Toutefois, il estime que la construction de cette chancellerie en Gambie fait partie d'un programme de construction de chancelleries déjà entamé dans les pays de la sous-région tel que la Mauritanie, le Mali, etc.

Ensuite ce sera au tour de la Guinée, de la Guinée-Bissau et du Cap-Vert.

LE PRESIDENT ADAMA BARROW : « LE JUGEMENT DE YAHYA JAMMEH EST OBLIGATOIRE »

Face à la presse hier, au terme de la tenue de la première session du Conseil présidentiel sénégalo-gambien, le Président Adama Barrow a estimé que le jugement de son prédécesseur est «obligatoire». Il a rappelé d'ailleurs qu'une commission a même été installée afin de produire «un bon document d'accusation».

Car, selon lui, il faut des preuves avant d'avancer quoi que ce soit. Toutefois, le Président Adama Barrow précise qu'au-delà de Yahya Jammeh, toute autre personne qui sera accusée de crime, de trafic ou de violation durant les 22 ans de règne de Jammeh sera traduite devant les tribunaux. Yahya Jammeh a quitté la Gambie le 21 janvier 2017 après avoir perdu la présidentielle de décembre 2016. Depuis lors, il s'est réfugié en Guinée Equatoriale.

RENCONTRE AVEC LA COMMUNAUTE SENEGALAISE : 28,5 MILLIONS DE FCFA POUR LA CRÉATION D'UNE MUTUELLE DE SANTÉ

Durant son séjour en Gambie, le Chef de l'Etat, Macky Sall, a rencontré la forte communauté sénégalaise qui vit dans ce pays.
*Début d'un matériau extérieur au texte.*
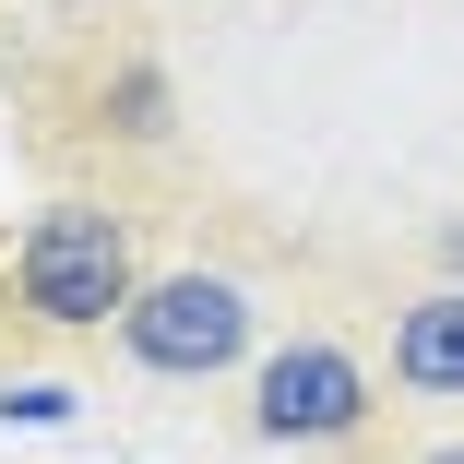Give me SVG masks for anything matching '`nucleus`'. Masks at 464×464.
Instances as JSON below:
<instances>
[{
	"instance_id": "nucleus-1",
	"label": "nucleus",
	"mask_w": 464,
	"mask_h": 464,
	"mask_svg": "<svg viewBox=\"0 0 464 464\" xmlns=\"http://www.w3.org/2000/svg\"><path fill=\"white\" fill-rule=\"evenodd\" d=\"M143 298V262H131V215L108 203H48L13 238V310L48 334H108Z\"/></svg>"
},
{
	"instance_id": "nucleus-2",
	"label": "nucleus",
	"mask_w": 464,
	"mask_h": 464,
	"mask_svg": "<svg viewBox=\"0 0 464 464\" xmlns=\"http://www.w3.org/2000/svg\"><path fill=\"white\" fill-rule=\"evenodd\" d=\"M250 286L238 274H143V298L120 310V345L131 369H155V382H227V369L250 357Z\"/></svg>"
},
{
	"instance_id": "nucleus-3",
	"label": "nucleus",
	"mask_w": 464,
	"mask_h": 464,
	"mask_svg": "<svg viewBox=\"0 0 464 464\" xmlns=\"http://www.w3.org/2000/svg\"><path fill=\"white\" fill-rule=\"evenodd\" d=\"M250 429H262V440H298V452L357 440V429H369V369H357L334 334L274 345V357H262V382H250Z\"/></svg>"
},
{
	"instance_id": "nucleus-4",
	"label": "nucleus",
	"mask_w": 464,
	"mask_h": 464,
	"mask_svg": "<svg viewBox=\"0 0 464 464\" xmlns=\"http://www.w3.org/2000/svg\"><path fill=\"white\" fill-rule=\"evenodd\" d=\"M393 382L429 405H464V286H429L393 310Z\"/></svg>"
},
{
	"instance_id": "nucleus-5",
	"label": "nucleus",
	"mask_w": 464,
	"mask_h": 464,
	"mask_svg": "<svg viewBox=\"0 0 464 464\" xmlns=\"http://www.w3.org/2000/svg\"><path fill=\"white\" fill-rule=\"evenodd\" d=\"M60 417H72L60 382H0V429H60Z\"/></svg>"
},
{
	"instance_id": "nucleus-6",
	"label": "nucleus",
	"mask_w": 464,
	"mask_h": 464,
	"mask_svg": "<svg viewBox=\"0 0 464 464\" xmlns=\"http://www.w3.org/2000/svg\"><path fill=\"white\" fill-rule=\"evenodd\" d=\"M440 250H452V286H464V227H452V238H440Z\"/></svg>"
},
{
	"instance_id": "nucleus-7",
	"label": "nucleus",
	"mask_w": 464,
	"mask_h": 464,
	"mask_svg": "<svg viewBox=\"0 0 464 464\" xmlns=\"http://www.w3.org/2000/svg\"><path fill=\"white\" fill-rule=\"evenodd\" d=\"M429 464H464V440H440V452H429Z\"/></svg>"
}]
</instances>
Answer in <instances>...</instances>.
Au total, 200 associations sénégalaises composées de groupements féminins, de structures de jeunes et de responsables politiques ont assisté à cette rencontre qui s'est tenue au Coco Ocean Beach, résidence où logeait le Chef de l'Etat et sa délégation.
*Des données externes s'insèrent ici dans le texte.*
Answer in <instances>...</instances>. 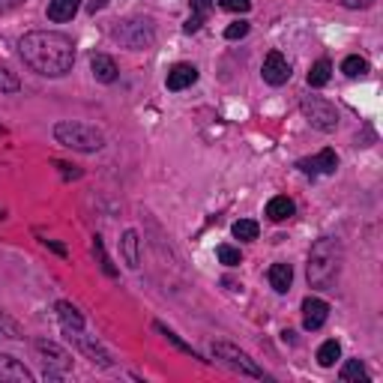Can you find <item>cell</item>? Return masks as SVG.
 <instances>
[{
	"label": "cell",
	"mask_w": 383,
	"mask_h": 383,
	"mask_svg": "<svg viewBox=\"0 0 383 383\" xmlns=\"http://www.w3.org/2000/svg\"><path fill=\"white\" fill-rule=\"evenodd\" d=\"M18 54L33 72L45 78H60L75 63V45L66 33L57 30H33L18 40Z\"/></svg>",
	"instance_id": "cell-1"
},
{
	"label": "cell",
	"mask_w": 383,
	"mask_h": 383,
	"mask_svg": "<svg viewBox=\"0 0 383 383\" xmlns=\"http://www.w3.org/2000/svg\"><path fill=\"white\" fill-rule=\"evenodd\" d=\"M341 242L333 237H321L309 252V285L314 290H333L341 273Z\"/></svg>",
	"instance_id": "cell-2"
},
{
	"label": "cell",
	"mask_w": 383,
	"mask_h": 383,
	"mask_svg": "<svg viewBox=\"0 0 383 383\" xmlns=\"http://www.w3.org/2000/svg\"><path fill=\"white\" fill-rule=\"evenodd\" d=\"M54 138H57V144L78 150V153H96L105 147V135L96 126L81 123V120H60L54 126Z\"/></svg>",
	"instance_id": "cell-3"
},
{
	"label": "cell",
	"mask_w": 383,
	"mask_h": 383,
	"mask_svg": "<svg viewBox=\"0 0 383 383\" xmlns=\"http://www.w3.org/2000/svg\"><path fill=\"white\" fill-rule=\"evenodd\" d=\"M213 356L219 360L222 365H228L231 372H240V375H246V377H266L264 375V368L252 360V356L246 350H240L237 344H228V341H213Z\"/></svg>",
	"instance_id": "cell-4"
},
{
	"label": "cell",
	"mask_w": 383,
	"mask_h": 383,
	"mask_svg": "<svg viewBox=\"0 0 383 383\" xmlns=\"http://www.w3.org/2000/svg\"><path fill=\"white\" fill-rule=\"evenodd\" d=\"M300 111L317 132H336L338 129V111H336L333 102H326L321 96H302Z\"/></svg>",
	"instance_id": "cell-5"
},
{
	"label": "cell",
	"mask_w": 383,
	"mask_h": 383,
	"mask_svg": "<svg viewBox=\"0 0 383 383\" xmlns=\"http://www.w3.org/2000/svg\"><path fill=\"white\" fill-rule=\"evenodd\" d=\"M36 353L42 356V368H45V377L48 380H60V377L69 375L72 356L63 350V348H57L54 341H36Z\"/></svg>",
	"instance_id": "cell-6"
},
{
	"label": "cell",
	"mask_w": 383,
	"mask_h": 383,
	"mask_svg": "<svg viewBox=\"0 0 383 383\" xmlns=\"http://www.w3.org/2000/svg\"><path fill=\"white\" fill-rule=\"evenodd\" d=\"M261 75L264 81L270 87H282L290 81V63L282 51H270V54L264 57V66H261Z\"/></svg>",
	"instance_id": "cell-7"
},
{
	"label": "cell",
	"mask_w": 383,
	"mask_h": 383,
	"mask_svg": "<svg viewBox=\"0 0 383 383\" xmlns=\"http://www.w3.org/2000/svg\"><path fill=\"white\" fill-rule=\"evenodd\" d=\"M117 40L123 42V45H129L132 51H138V48H144V45H150L153 42V30H150V21H126L123 28L114 33Z\"/></svg>",
	"instance_id": "cell-8"
},
{
	"label": "cell",
	"mask_w": 383,
	"mask_h": 383,
	"mask_svg": "<svg viewBox=\"0 0 383 383\" xmlns=\"http://www.w3.org/2000/svg\"><path fill=\"white\" fill-rule=\"evenodd\" d=\"M297 168H300L302 174H309V177H317V174H336V168H338V156H336V150H321L317 156L300 159V162H297Z\"/></svg>",
	"instance_id": "cell-9"
},
{
	"label": "cell",
	"mask_w": 383,
	"mask_h": 383,
	"mask_svg": "<svg viewBox=\"0 0 383 383\" xmlns=\"http://www.w3.org/2000/svg\"><path fill=\"white\" fill-rule=\"evenodd\" d=\"M75 344H78V350L81 353H87V356H90V360L93 363H99L102 368H111V353L105 350V348H102V344L96 341V338H90V336H84V329H75V333H66Z\"/></svg>",
	"instance_id": "cell-10"
},
{
	"label": "cell",
	"mask_w": 383,
	"mask_h": 383,
	"mask_svg": "<svg viewBox=\"0 0 383 383\" xmlns=\"http://www.w3.org/2000/svg\"><path fill=\"white\" fill-rule=\"evenodd\" d=\"M326 317H329V305L324 300H317V297H305L302 300V326L309 329V333L321 329L326 324Z\"/></svg>",
	"instance_id": "cell-11"
},
{
	"label": "cell",
	"mask_w": 383,
	"mask_h": 383,
	"mask_svg": "<svg viewBox=\"0 0 383 383\" xmlns=\"http://www.w3.org/2000/svg\"><path fill=\"white\" fill-rule=\"evenodd\" d=\"M0 380L30 383V380H33V375H30V368L24 365L21 360H16V356H9V353H0Z\"/></svg>",
	"instance_id": "cell-12"
},
{
	"label": "cell",
	"mask_w": 383,
	"mask_h": 383,
	"mask_svg": "<svg viewBox=\"0 0 383 383\" xmlns=\"http://www.w3.org/2000/svg\"><path fill=\"white\" fill-rule=\"evenodd\" d=\"M195 81H198V69L192 63H177L168 72V90H186Z\"/></svg>",
	"instance_id": "cell-13"
},
{
	"label": "cell",
	"mask_w": 383,
	"mask_h": 383,
	"mask_svg": "<svg viewBox=\"0 0 383 383\" xmlns=\"http://www.w3.org/2000/svg\"><path fill=\"white\" fill-rule=\"evenodd\" d=\"M120 252H123V261L129 270H138L141 266V240H138V231H126L120 240Z\"/></svg>",
	"instance_id": "cell-14"
},
{
	"label": "cell",
	"mask_w": 383,
	"mask_h": 383,
	"mask_svg": "<svg viewBox=\"0 0 383 383\" xmlns=\"http://www.w3.org/2000/svg\"><path fill=\"white\" fill-rule=\"evenodd\" d=\"M90 69H93V78L102 81V84H111V81H117V63H114L108 54H93L90 57Z\"/></svg>",
	"instance_id": "cell-15"
},
{
	"label": "cell",
	"mask_w": 383,
	"mask_h": 383,
	"mask_svg": "<svg viewBox=\"0 0 383 383\" xmlns=\"http://www.w3.org/2000/svg\"><path fill=\"white\" fill-rule=\"evenodd\" d=\"M78 9H81V0H48V18L54 24L72 21Z\"/></svg>",
	"instance_id": "cell-16"
},
{
	"label": "cell",
	"mask_w": 383,
	"mask_h": 383,
	"mask_svg": "<svg viewBox=\"0 0 383 383\" xmlns=\"http://www.w3.org/2000/svg\"><path fill=\"white\" fill-rule=\"evenodd\" d=\"M293 213H297V204H293L288 195H276V198H270V204H266V219L270 222H285Z\"/></svg>",
	"instance_id": "cell-17"
},
{
	"label": "cell",
	"mask_w": 383,
	"mask_h": 383,
	"mask_svg": "<svg viewBox=\"0 0 383 383\" xmlns=\"http://www.w3.org/2000/svg\"><path fill=\"white\" fill-rule=\"evenodd\" d=\"M210 12H213V0H192V16L183 24V30L186 33H198L204 28V21L210 18Z\"/></svg>",
	"instance_id": "cell-18"
},
{
	"label": "cell",
	"mask_w": 383,
	"mask_h": 383,
	"mask_svg": "<svg viewBox=\"0 0 383 383\" xmlns=\"http://www.w3.org/2000/svg\"><path fill=\"white\" fill-rule=\"evenodd\" d=\"M266 276H270V285H273L276 293H288L290 282H293V266L285 264V261H278V264L270 266V273H266Z\"/></svg>",
	"instance_id": "cell-19"
},
{
	"label": "cell",
	"mask_w": 383,
	"mask_h": 383,
	"mask_svg": "<svg viewBox=\"0 0 383 383\" xmlns=\"http://www.w3.org/2000/svg\"><path fill=\"white\" fill-rule=\"evenodd\" d=\"M57 317H60V326L63 333H75V329H84V317L81 312L69 302H57Z\"/></svg>",
	"instance_id": "cell-20"
},
{
	"label": "cell",
	"mask_w": 383,
	"mask_h": 383,
	"mask_svg": "<svg viewBox=\"0 0 383 383\" xmlns=\"http://www.w3.org/2000/svg\"><path fill=\"white\" fill-rule=\"evenodd\" d=\"M344 383H368V372L360 360H348L341 365V375H338Z\"/></svg>",
	"instance_id": "cell-21"
},
{
	"label": "cell",
	"mask_w": 383,
	"mask_h": 383,
	"mask_svg": "<svg viewBox=\"0 0 383 383\" xmlns=\"http://www.w3.org/2000/svg\"><path fill=\"white\" fill-rule=\"evenodd\" d=\"M341 356V344L336 341V338H329V341H324L321 348H317V363H321L324 368H329V365H336V360Z\"/></svg>",
	"instance_id": "cell-22"
},
{
	"label": "cell",
	"mask_w": 383,
	"mask_h": 383,
	"mask_svg": "<svg viewBox=\"0 0 383 383\" xmlns=\"http://www.w3.org/2000/svg\"><path fill=\"white\" fill-rule=\"evenodd\" d=\"M341 72L348 75V78H363V75L368 72V60H365V57H360V54L344 57V63H341Z\"/></svg>",
	"instance_id": "cell-23"
},
{
	"label": "cell",
	"mask_w": 383,
	"mask_h": 383,
	"mask_svg": "<svg viewBox=\"0 0 383 383\" xmlns=\"http://www.w3.org/2000/svg\"><path fill=\"white\" fill-rule=\"evenodd\" d=\"M329 75H333V63L329 60H317L312 72H309V87H324L329 81Z\"/></svg>",
	"instance_id": "cell-24"
},
{
	"label": "cell",
	"mask_w": 383,
	"mask_h": 383,
	"mask_svg": "<svg viewBox=\"0 0 383 383\" xmlns=\"http://www.w3.org/2000/svg\"><path fill=\"white\" fill-rule=\"evenodd\" d=\"M231 231H234L237 240H258L261 228H258V222H254V219H240V222H234Z\"/></svg>",
	"instance_id": "cell-25"
},
{
	"label": "cell",
	"mask_w": 383,
	"mask_h": 383,
	"mask_svg": "<svg viewBox=\"0 0 383 383\" xmlns=\"http://www.w3.org/2000/svg\"><path fill=\"white\" fill-rule=\"evenodd\" d=\"M216 254H219V261H222L225 266H240V264H242V254H240V249L228 246V242H222V246L216 249Z\"/></svg>",
	"instance_id": "cell-26"
},
{
	"label": "cell",
	"mask_w": 383,
	"mask_h": 383,
	"mask_svg": "<svg viewBox=\"0 0 383 383\" xmlns=\"http://www.w3.org/2000/svg\"><path fill=\"white\" fill-rule=\"evenodd\" d=\"M156 329H159V333H162L165 338H168V341L174 344V348H177V350H183V353H189V356H192V360H201V356H198L195 350H192V348H189V344H183V341H180V336H177V333H171V329H168V326H165V324H156Z\"/></svg>",
	"instance_id": "cell-27"
},
{
	"label": "cell",
	"mask_w": 383,
	"mask_h": 383,
	"mask_svg": "<svg viewBox=\"0 0 383 383\" xmlns=\"http://www.w3.org/2000/svg\"><path fill=\"white\" fill-rule=\"evenodd\" d=\"M93 252H96V258H99V266H102V270H105V276H117V270H114V264H111V258H108V254H105V246H102V240L96 237L93 240Z\"/></svg>",
	"instance_id": "cell-28"
},
{
	"label": "cell",
	"mask_w": 383,
	"mask_h": 383,
	"mask_svg": "<svg viewBox=\"0 0 383 383\" xmlns=\"http://www.w3.org/2000/svg\"><path fill=\"white\" fill-rule=\"evenodd\" d=\"M18 90H21V81L9 69L0 66V93H18Z\"/></svg>",
	"instance_id": "cell-29"
},
{
	"label": "cell",
	"mask_w": 383,
	"mask_h": 383,
	"mask_svg": "<svg viewBox=\"0 0 383 383\" xmlns=\"http://www.w3.org/2000/svg\"><path fill=\"white\" fill-rule=\"evenodd\" d=\"M249 33V21H234V24H228L225 28V40H242V36Z\"/></svg>",
	"instance_id": "cell-30"
},
{
	"label": "cell",
	"mask_w": 383,
	"mask_h": 383,
	"mask_svg": "<svg viewBox=\"0 0 383 383\" xmlns=\"http://www.w3.org/2000/svg\"><path fill=\"white\" fill-rule=\"evenodd\" d=\"M219 6L228 12H242V16H246L252 9V0H219Z\"/></svg>",
	"instance_id": "cell-31"
},
{
	"label": "cell",
	"mask_w": 383,
	"mask_h": 383,
	"mask_svg": "<svg viewBox=\"0 0 383 383\" xmlns=\"http://www.w3.org/2000/svg\"><path fill=\"white\" fill-rule=\"evenodd\" d=\"M348 9H368V6H375V0H341Z\"/></svg>",
	"instance_id": "cell-32"
},
{
	"label": "cell",
	"mask_w": 383,
	"mask_h": 383,
	"mask_svg": "<svg viewBox=\"0 0 383 383\" xmlns=\"http://www.w3.org/2000/svg\"><path fill=\"white\" fill-rule=\"evenodd\" d=\"M42 242H45V246H48L51 252H57V254H60V258H66V249H63V246H60V242H54V240H42Z\"/></svg>",
	"instance_id": "cell-33"
},
{
	"label": "cell",
	"mask_w": 383,
	"mask_h": 383,
	"mask_svg": "<svg viewBox=\"0 0 383 383\" xmlns=\"http://www.w3.org/2000/svg\"><path fill=\"white\" fill-rule=\"evenodd\" d=\"M16 4H21V0H0V9H9V6H16Z\"/></svg>",
	"instance_id": "cell-34"
}]
</instances>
Une occasion saisie par les ressortissants sénégalais pour soulever les difficultés qu'ils vivent au quotidien notamment en matière d'éducation, de transport et de santé principalement.

Sensible à leur requête, le Chef de l'Etat leur a offert 28,5 millions de FCfa, soit 50.000 dollars. Une somme destinée à la mise sur pied d'une mutuelle de santé au profit de ses membres.

Ladite somme a été remise à l'ambassadeur du Sénégal à Banjul, Saliou Ndiaye. Toujours en réponse aux sollicitations des Sénégalais vivant en Gambie, le Chef de l'Etat a annoncé la création, par la société nationale de transport Dakar Dem Dikk, d'une ligne devant relier Dakar à Banjul.